15.15    No Fractional Shares. No fractional Shares shall be issued or delivered pursuant to the Plan or any Award, and the Committee shall determine whether cash, other securities or other property shall be paid or transferred in lieu of any fractional Shares or whether such fractional Shares or any rights thereto shall be canceled, terminated or otherwise eliminated.

15.16    Clawback. Each Award granted to a Participant under the Plan shall be subject to forfeiture or repayment pursuant to the terms of any applicable compensation recovery policy adopted by the Company as in effect from time to time, including any such policy that may be adopted or amended to comply with the Dodd-Frank Wall Street Reform and Consumer Protection Act or any rules or regulations issued by the SEC or the Nasdaq Stock Market.

15.17    Minimum Vesting Requirements. Except for Substitute Awards, as determined by the Committee following the grant of an Award in connection with the death, disability or retirement of the Participant, or in the event of a Change in Control, Awards granted hereunder shall have a Vesting Period of not less than one (1) year from the date of grant; provided, that the Committee has the discretion to waive this requirement with respect to an Award at the time of granting such Award so long as the total number of Shares that are issued under this Plan pursuant to Awards having an originally stated Vesting Period of less than one year from the date of grant (or, in the case of vesting of Performance Awards or other Awards the vesting of which is subject to the achievement of performance-based objectives, over a period of less than one year measured from the commencement of the period over which performance is evaluated) shall not exceed 5% of the Share Reserve.

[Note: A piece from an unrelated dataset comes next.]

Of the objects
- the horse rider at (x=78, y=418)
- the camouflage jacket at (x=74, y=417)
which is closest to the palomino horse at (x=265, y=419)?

15.18    Headings. Headings are given to the sections and subsections of the Plan solely as a convenience to facilitate reference. Such headings shall not be deemed in any way material or relevant to the construction or interpretation of the Plan or any provision thereof.

Section 16. Term of The Plan.

16.1    Effective Date. The Plan shall be effective, and will amend and restate the previously effective plan, upon the date that it is adopted by the Board (the “Effective Date”), subject to the approval of the Plan by the Company’s stockholders at a meeting duly held in accordance with applicable law within twelve (12) months following the Effective Date. Upon such approval of the Plan, all Awards granted under the Plan on or after the Effective Date shall be fully effective as if such approval had occurred on the Effective Date. If the Plan is not approved as set forth in this section, any Awards granted under the Plan following the Effective Date shall be null and void and of no effect.

16.2    Expiration Date. No new Awards shall be granted under the Plan after the tenth (10th) anniversary of the Effective Date. Unless otherwise expressly provided in the Plan or in an applicable Award Agreement, any Award granted hereunder may, and the authority of the Board or the Committee to amend, alter, adjust, suspend, discontinue or terminate any such Award or to waive any conditions or rights under any such Award shall, continue after the tenth (10th) anniversary of the Effective Date.